Sources of Indoor Air Pollution (VOC's)
Organic chemicals are widely used as ingredients in household products. Paints, varnishes, and wax all contain organic solvents, as do many cleaning, disinfecting, cosmetic, degreasing, and hobby products.
Fuels are made up of organic chemicals. All of these products can release organic compounds while you are using them and, to some degree, when they are stored.
EPA's Total Exposure Assessment Methodology (TEAM) studies found levels of about a dozen common organic pollutants to be 2 to 5 times higher inside homes than outside, regardless of whether the homes were located in rural or highly industrial areas. Additional TEAM studies indicate that while people are using products containing organic chemicals, they can expose themselves and others to very high pollutant levels, and elevated concentrations can persist in the air long after the activity is completed.
Sources of indoor air pollution
Household products including: paints, paint strippers, and other solvents; wood preservatives; aerosol sprays; cleansers and disinfectants; moth repellents and air fresheners; stored fuels and automotive products; hobby supplies; dry-cleaned clothing.

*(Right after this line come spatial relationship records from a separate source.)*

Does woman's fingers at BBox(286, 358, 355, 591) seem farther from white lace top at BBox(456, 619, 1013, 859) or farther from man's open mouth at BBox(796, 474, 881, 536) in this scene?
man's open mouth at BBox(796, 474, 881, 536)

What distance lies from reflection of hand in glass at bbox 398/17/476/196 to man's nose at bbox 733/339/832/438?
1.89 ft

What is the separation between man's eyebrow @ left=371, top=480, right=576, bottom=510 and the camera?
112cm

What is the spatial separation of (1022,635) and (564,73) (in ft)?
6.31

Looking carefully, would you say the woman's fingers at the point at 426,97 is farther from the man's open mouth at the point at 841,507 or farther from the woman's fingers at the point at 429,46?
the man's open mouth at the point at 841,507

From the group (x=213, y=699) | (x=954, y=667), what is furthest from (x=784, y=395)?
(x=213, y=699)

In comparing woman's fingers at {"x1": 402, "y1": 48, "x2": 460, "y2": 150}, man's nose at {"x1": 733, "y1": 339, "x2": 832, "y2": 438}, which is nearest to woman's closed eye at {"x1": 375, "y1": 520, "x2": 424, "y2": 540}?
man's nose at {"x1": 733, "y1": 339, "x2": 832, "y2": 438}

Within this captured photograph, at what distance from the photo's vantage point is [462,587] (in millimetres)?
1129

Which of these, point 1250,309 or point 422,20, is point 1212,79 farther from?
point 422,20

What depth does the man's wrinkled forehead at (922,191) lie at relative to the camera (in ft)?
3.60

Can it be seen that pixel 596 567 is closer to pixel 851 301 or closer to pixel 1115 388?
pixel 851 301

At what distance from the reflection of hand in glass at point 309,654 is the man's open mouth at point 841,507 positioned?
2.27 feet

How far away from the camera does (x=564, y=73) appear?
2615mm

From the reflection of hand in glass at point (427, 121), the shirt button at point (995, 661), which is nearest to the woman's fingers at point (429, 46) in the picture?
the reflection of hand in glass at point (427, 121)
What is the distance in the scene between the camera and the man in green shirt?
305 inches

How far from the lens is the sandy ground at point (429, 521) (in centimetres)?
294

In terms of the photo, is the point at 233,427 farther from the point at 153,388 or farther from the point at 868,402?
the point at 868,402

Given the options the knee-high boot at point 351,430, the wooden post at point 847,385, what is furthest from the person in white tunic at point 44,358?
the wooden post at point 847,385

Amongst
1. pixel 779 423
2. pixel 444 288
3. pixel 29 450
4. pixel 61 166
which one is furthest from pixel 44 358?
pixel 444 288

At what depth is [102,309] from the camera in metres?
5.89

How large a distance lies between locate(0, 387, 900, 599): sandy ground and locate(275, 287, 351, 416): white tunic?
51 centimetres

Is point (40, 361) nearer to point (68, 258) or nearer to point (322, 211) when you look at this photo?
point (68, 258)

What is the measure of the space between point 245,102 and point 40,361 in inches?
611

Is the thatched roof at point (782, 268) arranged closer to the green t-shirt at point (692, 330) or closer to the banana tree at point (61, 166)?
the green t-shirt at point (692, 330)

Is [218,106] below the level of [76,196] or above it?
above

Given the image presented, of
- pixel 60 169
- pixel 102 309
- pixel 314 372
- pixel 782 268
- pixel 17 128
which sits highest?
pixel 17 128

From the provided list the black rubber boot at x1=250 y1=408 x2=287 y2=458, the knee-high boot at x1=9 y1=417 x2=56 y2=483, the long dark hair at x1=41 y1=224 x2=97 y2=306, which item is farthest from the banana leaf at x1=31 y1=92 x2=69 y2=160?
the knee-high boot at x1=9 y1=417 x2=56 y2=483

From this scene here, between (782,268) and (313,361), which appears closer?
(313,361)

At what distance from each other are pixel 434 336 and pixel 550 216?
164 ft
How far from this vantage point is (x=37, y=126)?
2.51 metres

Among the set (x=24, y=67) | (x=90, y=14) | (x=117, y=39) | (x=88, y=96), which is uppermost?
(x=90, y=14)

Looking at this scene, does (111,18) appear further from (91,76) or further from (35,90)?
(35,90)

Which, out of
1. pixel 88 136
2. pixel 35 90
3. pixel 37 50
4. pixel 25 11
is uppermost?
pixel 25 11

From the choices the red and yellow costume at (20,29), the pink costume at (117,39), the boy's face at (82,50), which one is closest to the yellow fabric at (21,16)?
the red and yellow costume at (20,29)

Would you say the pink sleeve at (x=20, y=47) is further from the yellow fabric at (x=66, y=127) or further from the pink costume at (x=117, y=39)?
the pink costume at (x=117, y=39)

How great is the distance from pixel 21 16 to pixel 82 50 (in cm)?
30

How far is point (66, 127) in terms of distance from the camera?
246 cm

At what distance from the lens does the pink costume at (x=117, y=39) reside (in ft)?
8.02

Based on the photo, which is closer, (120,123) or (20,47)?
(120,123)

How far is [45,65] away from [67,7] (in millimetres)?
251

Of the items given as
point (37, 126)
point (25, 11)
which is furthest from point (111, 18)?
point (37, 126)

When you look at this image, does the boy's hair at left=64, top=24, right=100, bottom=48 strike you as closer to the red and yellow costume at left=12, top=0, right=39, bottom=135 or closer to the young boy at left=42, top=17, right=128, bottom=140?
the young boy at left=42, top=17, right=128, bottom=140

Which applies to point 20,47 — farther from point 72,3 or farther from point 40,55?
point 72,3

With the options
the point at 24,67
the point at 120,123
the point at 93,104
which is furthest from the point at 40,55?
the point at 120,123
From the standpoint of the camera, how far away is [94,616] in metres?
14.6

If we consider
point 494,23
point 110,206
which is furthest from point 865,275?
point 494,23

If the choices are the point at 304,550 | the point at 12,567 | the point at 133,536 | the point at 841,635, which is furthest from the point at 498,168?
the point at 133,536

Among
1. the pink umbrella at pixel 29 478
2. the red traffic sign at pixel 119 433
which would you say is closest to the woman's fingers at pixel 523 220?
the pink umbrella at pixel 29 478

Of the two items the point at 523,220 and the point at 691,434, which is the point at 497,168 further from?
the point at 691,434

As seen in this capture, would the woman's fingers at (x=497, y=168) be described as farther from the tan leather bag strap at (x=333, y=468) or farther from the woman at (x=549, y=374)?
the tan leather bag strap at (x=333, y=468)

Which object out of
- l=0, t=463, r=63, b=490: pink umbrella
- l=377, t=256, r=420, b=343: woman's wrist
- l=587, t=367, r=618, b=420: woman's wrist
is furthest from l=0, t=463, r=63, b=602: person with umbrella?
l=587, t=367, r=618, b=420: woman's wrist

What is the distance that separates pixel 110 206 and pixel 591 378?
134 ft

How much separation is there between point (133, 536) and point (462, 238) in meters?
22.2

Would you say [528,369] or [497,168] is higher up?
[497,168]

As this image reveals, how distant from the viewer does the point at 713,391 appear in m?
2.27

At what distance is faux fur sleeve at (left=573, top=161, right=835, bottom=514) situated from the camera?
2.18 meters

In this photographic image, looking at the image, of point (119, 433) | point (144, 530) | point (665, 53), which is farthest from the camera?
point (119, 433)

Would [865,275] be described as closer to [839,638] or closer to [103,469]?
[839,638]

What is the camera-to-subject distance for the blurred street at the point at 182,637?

The ability of organic chemicals to cause health effects varies greatly from those that are highly toxic to those with no known health effect. As with other pollutants, the extent and nature of the health effect will depend on many factors, including the level of exposure and length of time exposed. Eye and respiratory tract irritation; headaches; loss of coordination; nausea; damage to liver, kidney, and central nervous system; dizziness; visual disorders; and memory impairment are among the immediate symptoms that some people have experienced soon after exposure to some organics. At present, not much is known about what health effects occur from the levels of organics usually found in homes. Many organic compounds are known to cause cancer in animals; some are suspected of causing, or are known to cause, cancer in humans.
Pollution levels in homes
Studies have found that levels of several organics average 2 to 5 times higher indoors than outdoors. During and for several hours immediately after certain activities, such as paint stripping, levels may be 1,000 times background outdoor levels.
Steps to reduce exposure
- Use household products according to manufacturer's directions.
- Make sure you provide plenty of fresh air when using these products.
- Throw away unused or little-used containers safely; buy in quantities that you will use soon.
- Keep out of reach of children and pets.
- Never mix household care products unless directed on the label.
||Standards or Guidelines
|Volatile organic chemicals (VOCs) are emitted as gases from certain solids or liquids. VOCs include a variety of chemicals, some of which may have short- and long-term adverse health effects. Concentrations of many VOCs are consistently higher indoors (up to ten times higher) than outdoors.
||VOCs are emitted by a wide array of products numbering in the thousands. Examples include: paints and lacquers, paint strippers, cleaning supplies, pesticides, building materials and furnishings, office equipment such as copiers and printers, correction fluids and carbonless copy paper, graphics and craft materials including glues and adhesives, permanent markers, and photographic solutions.
||No standards have been set for VOCs in non industrial settings. OSHA regulates formaldehyde, a specific VOC, as a carcinogen. OSHA has adopted a Permissible Exposure Level (PEL) of .75 ppm, and an action level of 0.5 ppm. HUD has established a level of .4 ppm for mobile homes. Based upon current information, it is advisable to mitigate formaldehyde that is present at levels higher than 0.1 ppm.
|Key signs or symptoms associated with exposure to VOCs include conjunctival irritation, nose and throat discomfort, headache, allergic skin reaction, dyspnea, declines in serum cholinesterase levels, nausea, emesis, epistaxis, fatigue, dizziness.
||Increase ventilation when using products that emit VOCs. Meet or exceed any label precautions. Do not store opened containers of unused paints and similar materials within a school or home. Formaldehyde, one of the best known VOCs, is one of the few indoor air pollutants that can be readily measured. Identify, and if possible, remove the source. If not possible to remove, reduce exposure by using a sealant on all exposed surfaces of paneling and other furnishings. Use integrated pest management techniques to reduce the need for pesticides.